Traite des êtres humains : le nombre de victimes explose en France

Plus de 7 200 personnes recensées en 2024, dont une écrasante majorité de femmes

— Par Sabrina Solar —

Le dernier rapport de la Mission interministérielle pour la protection des femmes contre les violences et la lutte contre la traite des êtres humains (Miprof) révèle une hausse spectaculaire du nombre de victimes de traite en France. En 2024, 7 285 personnes ont été identifiées par les associations spécialisées, soit plus de 20 % de plus qu’en 2023. En deux ans, leur nombre a presque doublé.

Des femmes et des jeunes en première ligne

Selon la Miprof, 89 % des victimes recensées sont des femmes, toutes formes d’exploitation confondues. Dans la grande majorité des cas, il s’agit de traite à des fins d’exploitation sexuelle. Le Nigéria reste le principal pays d’origine, avec 1 223 femmes dénombrées, presque toutes contraintes à la prostitution.

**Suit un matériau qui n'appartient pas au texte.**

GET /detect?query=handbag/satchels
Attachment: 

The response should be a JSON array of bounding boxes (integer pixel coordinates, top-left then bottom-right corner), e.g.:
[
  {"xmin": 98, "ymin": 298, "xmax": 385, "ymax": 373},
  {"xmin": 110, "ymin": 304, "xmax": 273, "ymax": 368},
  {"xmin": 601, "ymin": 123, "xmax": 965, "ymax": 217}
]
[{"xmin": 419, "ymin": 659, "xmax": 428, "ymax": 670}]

Autre donnée inquiétante : plus de la moitié des victimes majeures accompagnées avaient commencé à être exploitées alors qu’elles étaient mineures. En 2024, 14 % des victimes étaient encore des enfants, principalement exploités sexuellement ou par le travail.

De nouvelles filières, des trafics qui se diversifient

Si l’exploitation sexuelle demeure le visage le plus visible de la traite, l’exploitation par le travail représente désormais près d’une victime sur dix. Ce chiffre reste probablement sous-évalué, selon la Miprof, car les associations sont moins présentes dans certains secteurs professionnels.

L’exemple des vendanges de la honte à Châlons-en-Champagne, jugée à l’été 2024, illustre cette réalité : 57 travailleurs étrangers non déclarés y étaient employés dans des conditions indignes, sans contrat ni rémunération décente.

Les enquêteurs notent par ailleurs une mutation des réseaux criminels. Certains trafiquants issus du commerce de stupéfiants se reconvertissent dans le proxénétisme, jugé plus rentable et moins risqué, notamment grâce à l’usage du numérique, qui facilite le recrutement et la dissimulation des victimes.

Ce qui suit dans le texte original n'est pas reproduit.